Be Assertive, But Gracious
She knows how to communicate that something that might be perfectly good to other people isn’t up to her standards. At one point in Homecoming, as we watch what look like great rehearsals, she tells her team that she’s not satisfied with how the movement is looking on camera, calling it “janky” and “not translating.” As this goes on, she gets more forceful: “Until I see some of my notes applied,” she says, “it doesn’t make sense for me to make more.” But she also knows how to give positive reinforcement. “I know everybody’s working hard, so we’ll get there,” she says.
Use Your Work to Lift Up Others
Her last three albums in particular—Black Is King, Renaissance, and Cowboy Carter—exemplified this direction, drawing on African pop, the history of Black and queer dance music, and the Black roots of country music.
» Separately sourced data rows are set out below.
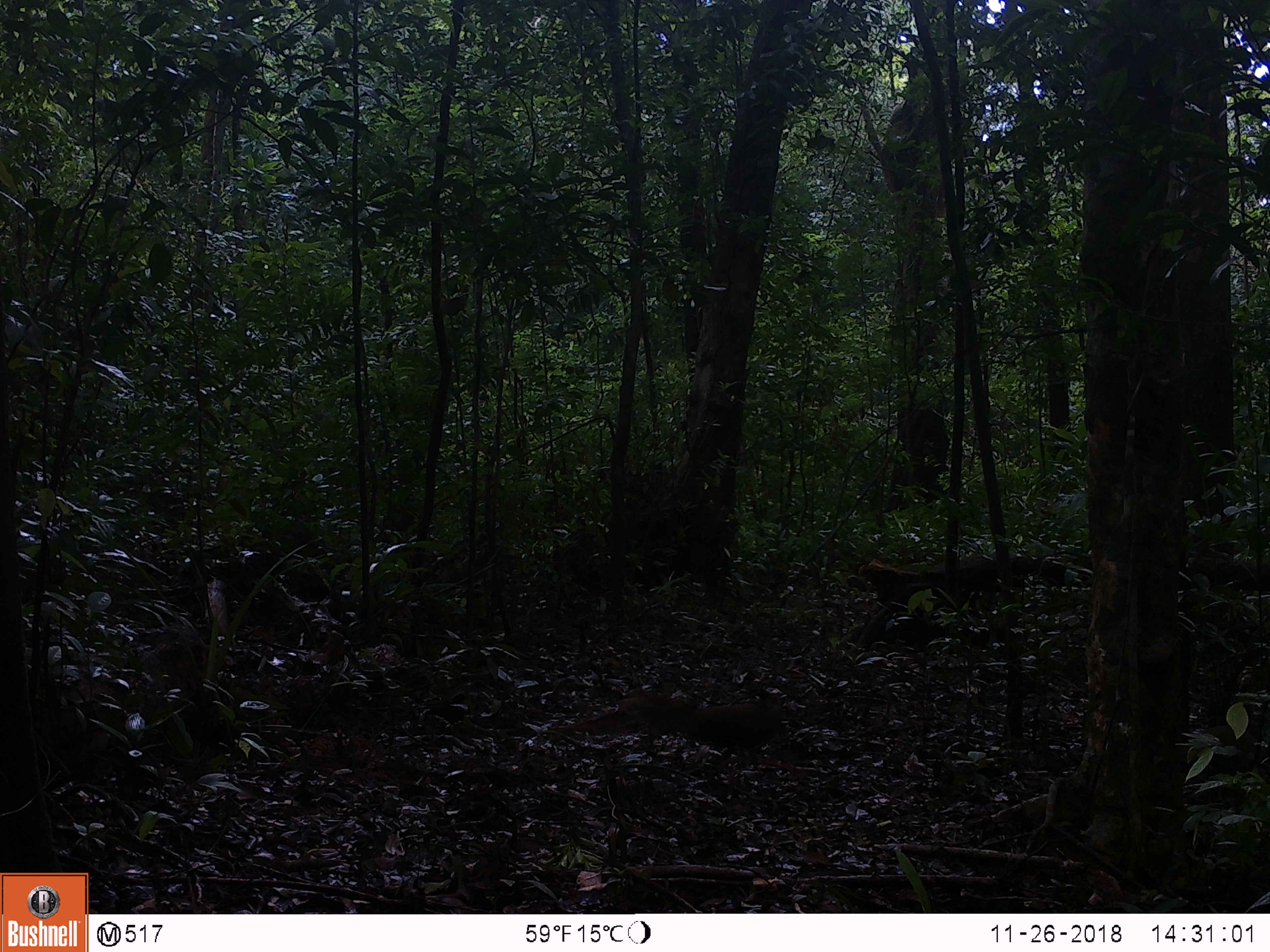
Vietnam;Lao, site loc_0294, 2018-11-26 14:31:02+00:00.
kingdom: Animalia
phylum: Chordata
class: Aves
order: Galliformes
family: Phasianidae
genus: Lophura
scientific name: Lophura nycthemera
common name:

Given her cultural power, she knows that she can spotlight what she thinks is important. And when your work goes beyond your own ego, it’s that much easier to celebrate; it also invites new people into your orbit. Promoting your album becomes not an exercise in self-involvement, but a cause. She features guest artists on all of these albums as well, sharing her success with them. “After all that we’ve been through in the world, I feel like we all want a place to be safe and connected to other human beings,” she says in Renaissance. “Everyone has a thirst for community.” No artist has built a community as inclusively as she has.
Be the Best
It’s clear that Beyoncé has worked hard to make herself one of the greatest pop stars of all time. But she’s also set the bar even higher than that for her work: “It’s not about being perfect,” she told GQ earlier this year. “It’s about being revolutionary.”